- Reading passage
*** Begin section ***

From trekking the Tibet-Nepal border, to years of researching Tibetan art, history, and metaphysics, Tsering Yangzom Lama did whatever it took to learn more about her ancestors’ homeland.

As a child of nomads who fled Tibet during military invasion who now lives in Canada – home to the second largest community of Tibetan exiles in the western world – writing became her bridge. Her debut novel We Measure The Earth With Our Bodies has been a 12-year process of “cultural recovery”.

Lama talks about this experience and her next book in an interview with Tibetan activist Chemi Lhamo.

What was an early experience where you learned that language had power?

Growing up in Nepal, speaking multiple languages was a necessity for getting around. You have to code-switch: English at school, Tibetan at home, Nepali on the streets, Hindi when you go to the movie theatre. For Tibetans, language is a really potent site of struggle and survival.

I’ve always loved books and loved to read. In Nepal, books were very expensive and public libraries were not abundant, so I would spend hours deciding on one book to buy every once in a while. The books came from far away: America, United Kingdom. The idea of writing a book myself seemed like a very, very distant thing because the centres of literary production were so far away. It took me many years to give myself the dream of writing a book.

*** End section ***

- Collected material
*** Begin section ***

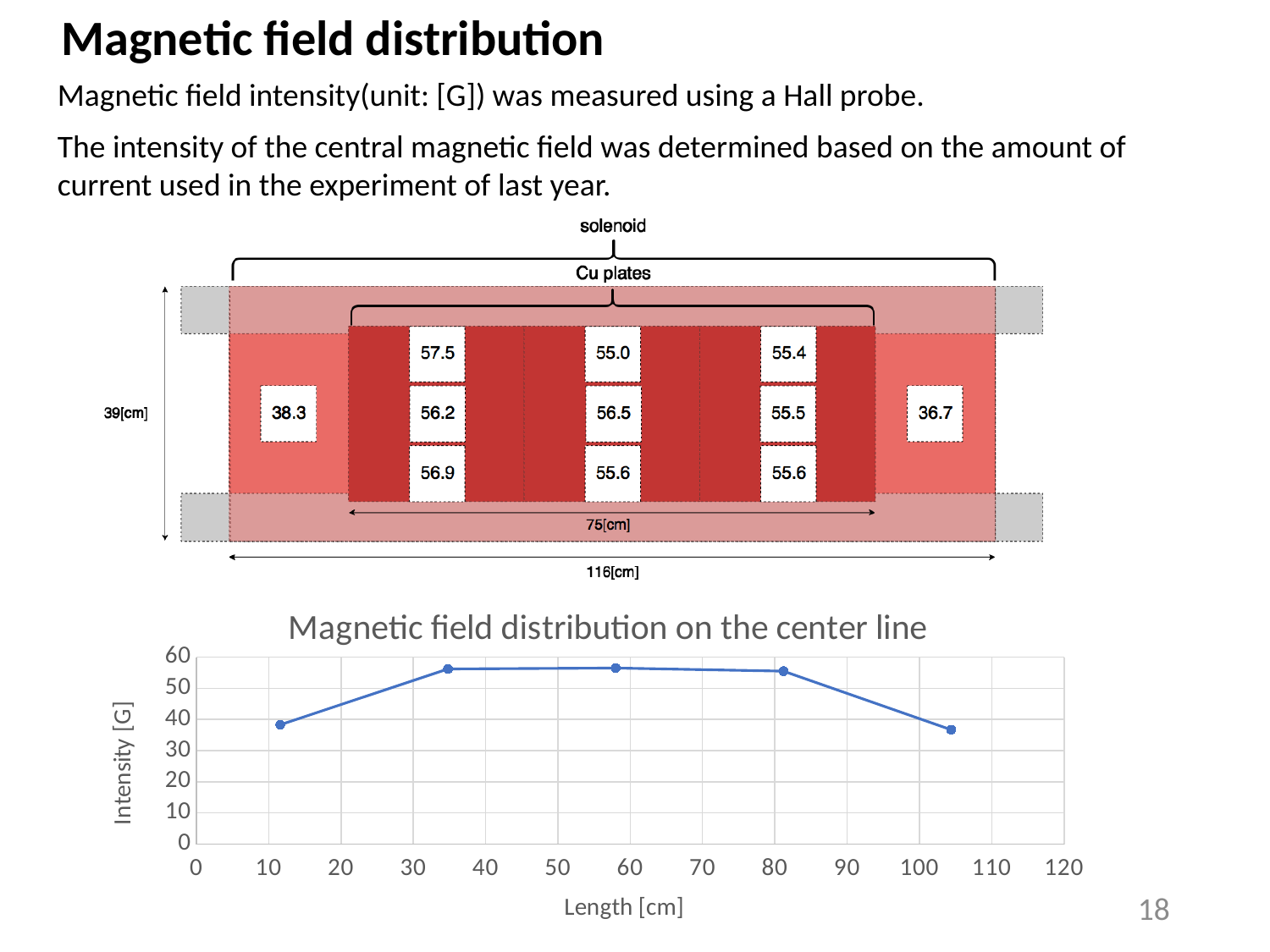
Is the value of the last (rightmost) data point greater or less than 40? less Is the value of the second data point (near 35 cm) greater or less than 60? less What is the label of the y axis of the chart? Intensity [G] Does the intensity rise or fall between the fourth and fifth data points? fall Is the value of the middle data point (near 60 cm) greater or less than 50? greater Which is larger: the value of the middle data point (near 60 cm) or the value of the last data point? the middle data point What kind of chart is shown on the slide? line chart What is the title of the chart on the slide? Magnetic field distribution on the center line Does the intensity rise or fall between the first and second data points? rise Which is larger: the value of the first data point or the value of the second data point? the second data point How many data points are plotted on the line chart? 5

*** End section ***

- Directions
Answer these questions about the interview with Tsering Yangzom Lama:
(a) How many years did the process behind her debut novel take?
(b) Which language did she use at the movie theater while growing up in Nepal?
(c) Which countries did the books she bought in Nepal come from?

- Reply
(a) 12 years.
(b) Hindi.
(c) America and the United Kingdom.